Ihr Suchbegriff
Beitrag anhören:
Remigration - das Unwort des Jahres
pixabay/PlanetMallika

Remigration - das Unwort des Jahres

Dr. Matthias Viertel
Ein Beitrag von Dr. Matthias Viertel, Evangelischer Pfarrer, Kassel
Beitrag anhören:

Moderation: Alljährlich kürt eine ehrenamtliche Jury das Unwort des Jahres. Die Journalisten und Germanisten wollen damit die Aufmerksamkeit auf Begriffe lenken, die diskriminieren oder sogar manipulieren. In dieser Woche hat die Jury in Marburg den Ausdruck „Remigration“ zum Unwort erklärt. Pfarrer Matthias Viertel erklärt in seinem hr1 Zuspruch, warum nicht nur Christen dabei besonders hellhörig werden sollten:

Die erste Emigration liegt weit zurück. Sie steht in der Bibel, gleich auf den ersten Seiten: da erfahren wir, wie Adam und Eva aus dem Paradies vertrieben werden, und zwar mit den Worten: „ruhelos sollst du fortan sein, ein Flüchtling auf Erden!“ (1Mos 4,12) Danach folgen weitere Fluchtgeschichten: Abraham machte sich auf den Weg in ein neues Land. Und Moses führt gleich ein ganzes Volk aus Ägypten. Sogar Joseph, Maria und das Jesuskind müssen fliehen.

Ohne Migrationsgeschichten kein christlicher Glaube

Die Bibel besteht zu großen Teilen aus Geschichten um Flucht und Vertreibung. Sie alle zeigen, dass Gott jenen zur Seite steht, die vor Gewalt fliehen und sich auf den Weg in ein neues Leben machen. Der christliche Glaube ist ohne diese Migrationsgeschichten nicht vorstellbar.

Die Wahl zum Unwort hat einen aktuellen Hintergrund

Und nun wird auf einmal von Remigration geredet. Gemeint ist damit die Umkehr der Emigration, die Rückführung, so als könne man Geschichte einfach zurückdrehen.
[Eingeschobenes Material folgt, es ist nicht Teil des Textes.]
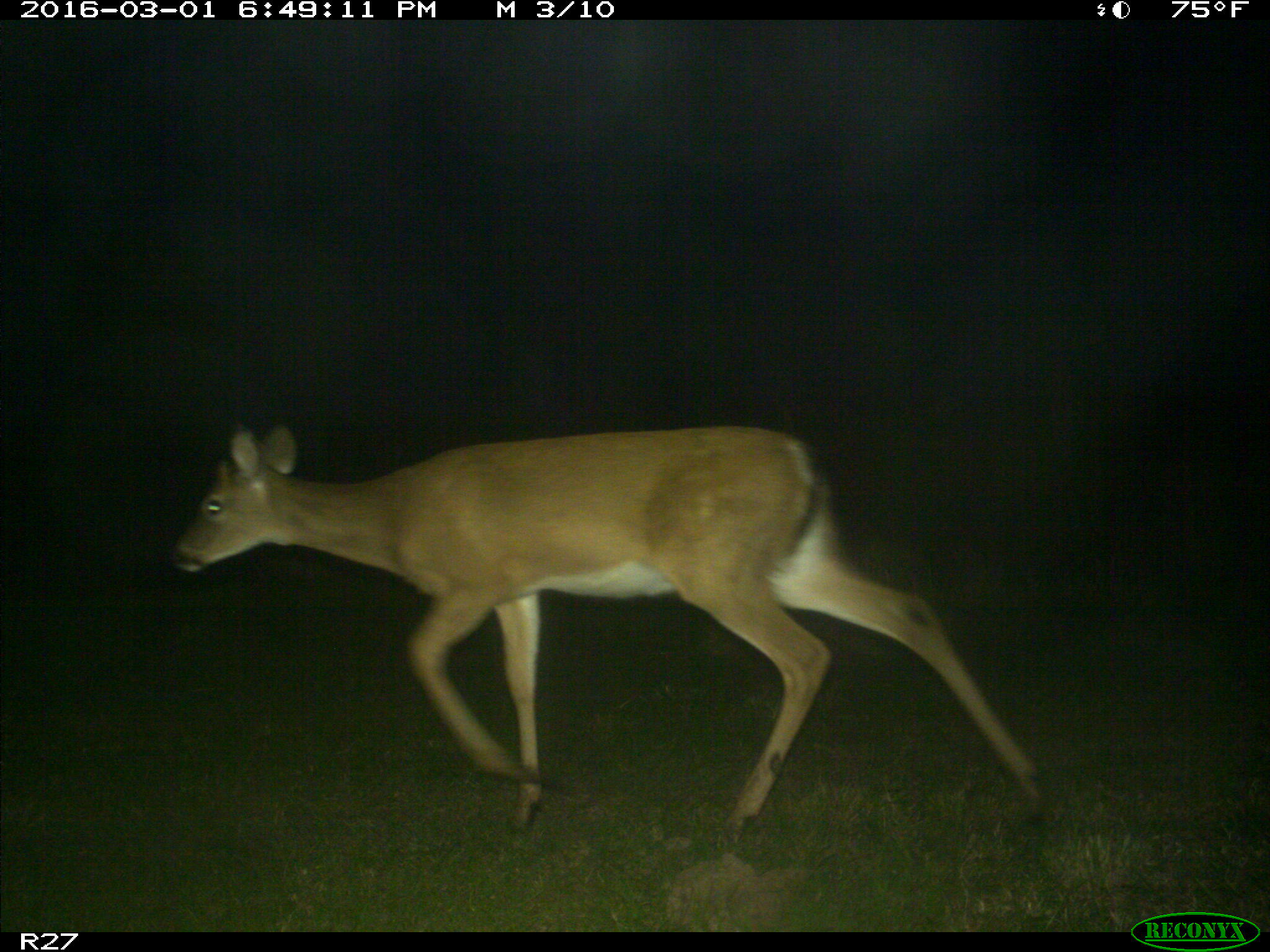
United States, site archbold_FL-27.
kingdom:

Die Wahl der Remigration zum Unwort hat einen Hintergrund: Gerade haben Journalisten eine Verschwörung von Rechtsradikalen aufgedeckt, die eine systematische Deportation planten. Menschen mit Migrationsgeschichte sollen danach abgeschoben werden, egal wohin, Hauptsache weg.

Hinter "Remigration" versteckt sich ein menschenverachtender Gedanke

Das Wort Remigration ist ein Unwort, weil es von Menschen benutzt wird, die demokratische Grundrechte verachten und deshalb für die Demokratie gefährlich sind. Ein Unwort aber auch, weil damit Unmenschliches in einen scheinbar harmlosen Begriff gekleidet wird. Menschen deportieren und an einen fremden Ort verschleppen ist ein Unrecht, egal ob das wegen der Hautfarbe, der Herkunft oder des Glaubens geschieht. Das Wort Remigration soll über diese menschenverachtende Denkweise den Mantel der Unschuld hängen so, als ginge es nicht um Verbrechen, sondern um eine gesellschaftsfähige Maßnahme.

Es ist gut, dass Menschen dagegen aufstehen

Das ist es aber nicht. Deshalb ist es gut, dass in vielen Städten heute Menschen demonstrieren: für die Demokratie, für die Menschenrechte und vielleicht auch dafür, den christlichen Glauben mit seinen Migrationsgeschichten ernst zu nehmen.